An important ruling for SPC in pharmaceutical law: The Federal Patent Court ruled positively on the granting of a supplementary protection certificate for an active substance composition protected by a formulation patent. This is to be regarded as an independent innovation compared to the previously approved individual active ingredients.
The German Patent and Trade Mark Office (DPMA) refused to grant a Supplementary Protection Certificate (SPC) on a vaccine formulation based on the approval of the European Medicines Agency (until 2010 EMEA, now EMA). The applicant had applied for a supplementary protection certificate for medicinal products for the product “Diphtheria, tetanus, pertussis, hepatitis B, poliomyelitis and haemophilus influenza type b conjugate combination vaccine”.

→ Apply what you read
[A] Answer each question from the SPC ruling summary, one line each:
(i) Which court ruled positively on granting the certificate?
(ii) Which office refused to grant the SPC?
(iii) What was the European Medicines Agency called until 2010?
[B] In one or two sentences, state the reason the SPC ruling summary gives for the court's positive ruling on the certificate for the active substance composition.
[C] For each statement, say whether it agrees with the SPC ruling summary, answering yes or no and quoting the deciding words:
(i) The DPMA granted the Supplementary Protection Certificate on the vaccine formulation.
(ii) The product in the application was a combination vaccine that included hepatitis B.
(iii) The active substance composition was protected by a formulation patent.

→ Data to examine
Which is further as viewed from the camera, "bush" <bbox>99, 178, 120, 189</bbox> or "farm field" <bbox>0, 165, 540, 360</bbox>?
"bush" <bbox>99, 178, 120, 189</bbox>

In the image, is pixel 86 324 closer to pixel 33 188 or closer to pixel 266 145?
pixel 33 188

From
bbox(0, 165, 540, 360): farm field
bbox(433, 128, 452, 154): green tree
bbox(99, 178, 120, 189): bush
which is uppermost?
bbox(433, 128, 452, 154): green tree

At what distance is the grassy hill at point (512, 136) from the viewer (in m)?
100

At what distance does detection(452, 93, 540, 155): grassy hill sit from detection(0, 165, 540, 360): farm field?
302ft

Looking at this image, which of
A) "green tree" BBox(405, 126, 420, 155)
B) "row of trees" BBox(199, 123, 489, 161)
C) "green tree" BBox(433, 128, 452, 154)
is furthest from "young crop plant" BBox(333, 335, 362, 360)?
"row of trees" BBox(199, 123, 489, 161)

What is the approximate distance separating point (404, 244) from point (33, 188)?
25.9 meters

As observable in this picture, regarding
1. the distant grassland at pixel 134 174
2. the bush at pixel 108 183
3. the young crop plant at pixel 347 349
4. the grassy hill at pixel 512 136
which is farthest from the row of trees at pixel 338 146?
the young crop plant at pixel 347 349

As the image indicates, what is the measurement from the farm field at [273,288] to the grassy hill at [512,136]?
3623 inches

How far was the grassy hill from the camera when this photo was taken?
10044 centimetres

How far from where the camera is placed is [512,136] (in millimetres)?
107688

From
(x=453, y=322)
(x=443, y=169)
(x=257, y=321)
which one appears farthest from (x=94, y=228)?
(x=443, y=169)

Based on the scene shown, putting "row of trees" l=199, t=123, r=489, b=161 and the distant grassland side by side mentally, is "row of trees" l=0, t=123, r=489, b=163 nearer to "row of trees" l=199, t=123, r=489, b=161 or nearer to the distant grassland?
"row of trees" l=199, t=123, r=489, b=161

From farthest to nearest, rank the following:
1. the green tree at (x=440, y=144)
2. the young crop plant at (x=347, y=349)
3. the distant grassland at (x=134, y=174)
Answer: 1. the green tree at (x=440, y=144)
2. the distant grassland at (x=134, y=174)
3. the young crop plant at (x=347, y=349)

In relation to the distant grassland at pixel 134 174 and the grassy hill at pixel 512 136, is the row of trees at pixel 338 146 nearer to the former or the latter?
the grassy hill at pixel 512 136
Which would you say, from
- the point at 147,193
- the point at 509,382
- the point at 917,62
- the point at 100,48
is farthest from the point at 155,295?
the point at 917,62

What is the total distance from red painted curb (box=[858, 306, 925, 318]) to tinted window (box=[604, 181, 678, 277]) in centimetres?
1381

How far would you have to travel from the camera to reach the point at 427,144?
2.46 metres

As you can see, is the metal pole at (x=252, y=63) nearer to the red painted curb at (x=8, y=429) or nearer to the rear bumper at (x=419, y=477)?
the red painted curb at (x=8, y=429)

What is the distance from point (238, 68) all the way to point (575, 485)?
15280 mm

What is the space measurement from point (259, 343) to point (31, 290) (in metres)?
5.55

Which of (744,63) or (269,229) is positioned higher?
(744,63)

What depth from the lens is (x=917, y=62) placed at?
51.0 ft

→ Exercise results
[A]
(i) The Federal Patent Court.
(ii) The German Patent and Trade Mark Office (DPMA).
(iii) EMEA.

[B] The active substance composition is protected by a formulation patent and is to be regarded as an independent innovation compared to the previously approved individual active ingredients.

[C]
(i) No: "refused to grant a Supplementary Protection Certificate (SPC) on a vaccine formulation"
(ii) Yes: "Diphtheria, tetanus, pertussis, hepatitis B, poliomyelitis and haemophilus influenza type b conjugate combination vaccine"
(iii) Yes: "an active substance composition protected by a formulation patent"